In the last several years, an explosion of workshops, conferences, and symposia, in addition to books, reports and blogs have covered the use of data in different fields, including aviation. The use of aviation data to derive new processes to improve, for instance, airport or airline operations, is becoming a trendy topic. Some of those activities, trying to gain attention in an already inundated field, use a variation of the words “data”, “data driven”, “big data”. Some make reference to the techniques: “data analytics”, “machine learning” or “artificial intelligence”. Other related terms are “deep learning”, “operation research” and even the “internet of things”.
In the view of this large pool of efforts, it could be helpful to clarify the difference between some of the terms used: statistical analysis, machine learning, artificial intelligence and data science.
First of all, the term “data driven” is probably one of the most used and, paradoxically, probably the term to be avoided most. Most classical techniques use data as the core of their design, such as Montecarlo simulations available since the 1930s. It can be argued that a technique or operational concept is “data driven” when data is the core of the design. However, “data driven” as a concept is considered very generic these days and does not clarify how data is actually used. We recommend avoiding this expression as it is mostly meaningless.
Within the data analytics field, we would like to mention statistics, artificial intelligence and machine learning.
Statistics is even older, with initial developments dating back to the 1600s. As an academic discipline, statistics is a branch of mathematics dealing with the collection, analysis, interpretation, presentation, and organization of data. The field adds significant value to any research effort and one may argue that statistics could be the first and fundamental step of any other related technique to be developed. Still, many reports today are based on statistics and provide considerable information to the aviation industry professionals. Statistics may exhibit some degree of forecasting, but only when the relationships between the variables are simple enough to be presented and directly readable by humans.
Artificial intelligence is also a broad field, but more modern.
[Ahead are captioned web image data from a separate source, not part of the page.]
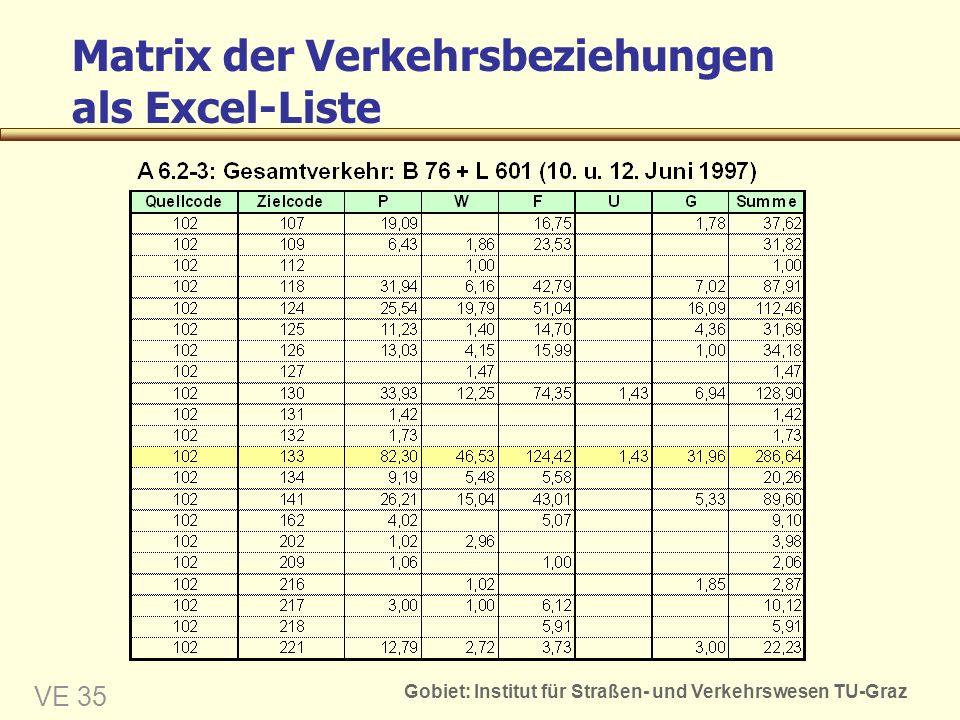 Matrix der Verkehrsbeziehungen als Excel-Liste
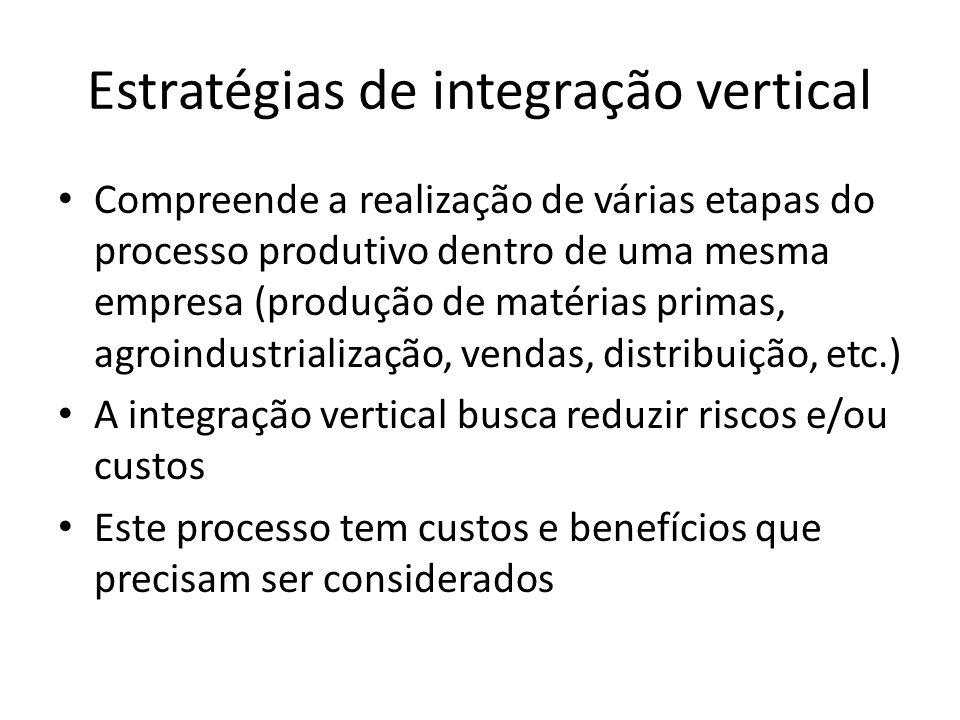 Estratégias de integração vertical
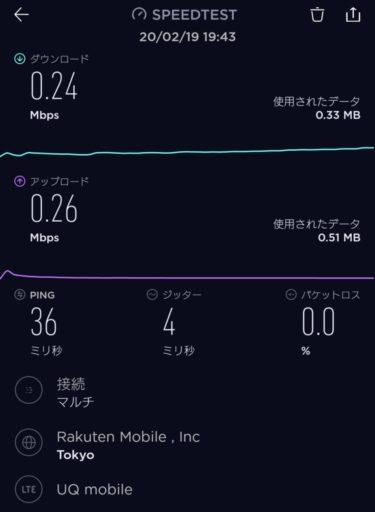 UQモバイルの速度測定(節約モード)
Although some ideas were presented in ancient times, the field has been documented as being born at a workshop at Dartmouth College in 1956. Artificial intelligence is presented in contact with the intelligence displayed by humans and other animals and the domain may include not just techniques that use broad amounts of data, but also others like agent-based modelling which have been used in aviation.
Different techniques are part of this broad field of artificial intelligence, but in general, artificial intelligence refers to the provision of techniques for solving tasks that are easy for humans but hard for computers. Autonomous driving comes to mind as the obvious example in current times. Lately, the field of robotics has offered very good examples of tasks that are doable by humans and traditionally difficult for machines. Aviation must quickly learn from those.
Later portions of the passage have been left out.